6 May 2020
- Supply remains relatively tight for both the first 15 days and 2nd 15 days of the period in our sample. This is likely to provide further support to prices in the next couple of day. Our concern is that the focus of the market participants will shift to the medium-term time-frame where planning conditions and preliminary yield estimates take hold. The cold signal forecast across the Corn belt for next week has so far failed to materialize in convincingly bullish “Climatic conditions” index.
- Our short-term demand assessment for up and mid-stream demand remains bearish, this is based on weak demand reading for April. We also notice a drop in our Buying Pressure Index on the physical grains market which can be partially explained by the lack of credit, as discussed on a number of occasions within these reports. Somehow encouragingly, our projections for demand in May look better possibly on the back of easing of lock-down restrictions in EU and continuous recovery of economic activity in Asia.
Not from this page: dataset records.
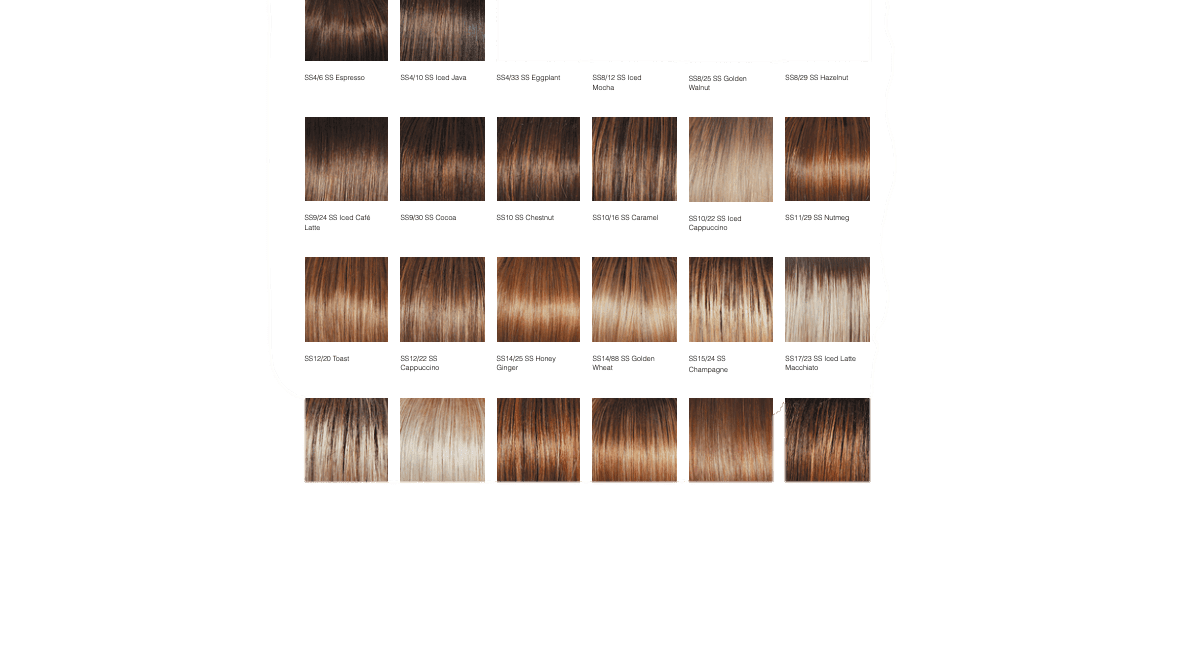 GAME CHANGER - Human Hair Topper (Mono Top) BY Raquel Welch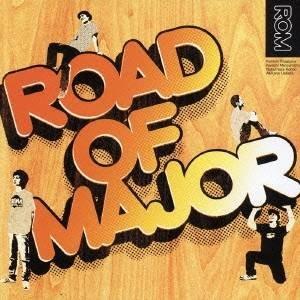 ロードオブメジャー／ロードオブメジャー 【CD】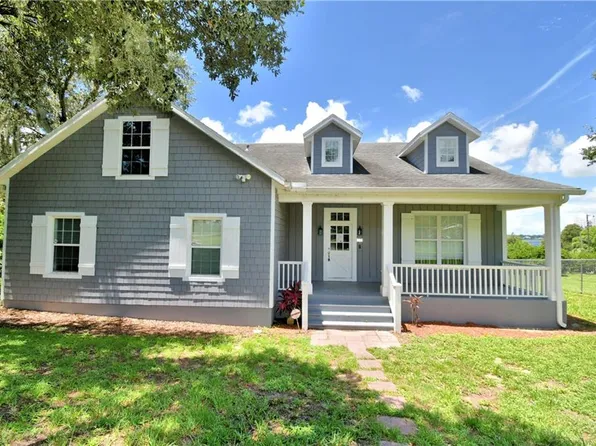 1404 Crooked Lake Dr N, Babson Park, FL 33827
- The macroeconomic environment remains challenging and unlikely to provide material support to prices in the short-term. Evidence continues to suggest that credit will expand further and in many more locations, but the impact on demand will not be immediate. This is partially incorporated into our Forward Demand view discussed above. We tend not pay too much attention to the speculative money flows. Such flows are found to exaggerate price trends already in place, not create new ones. They are therefore trend-following in nature but the divergence between price and index is worth a thought.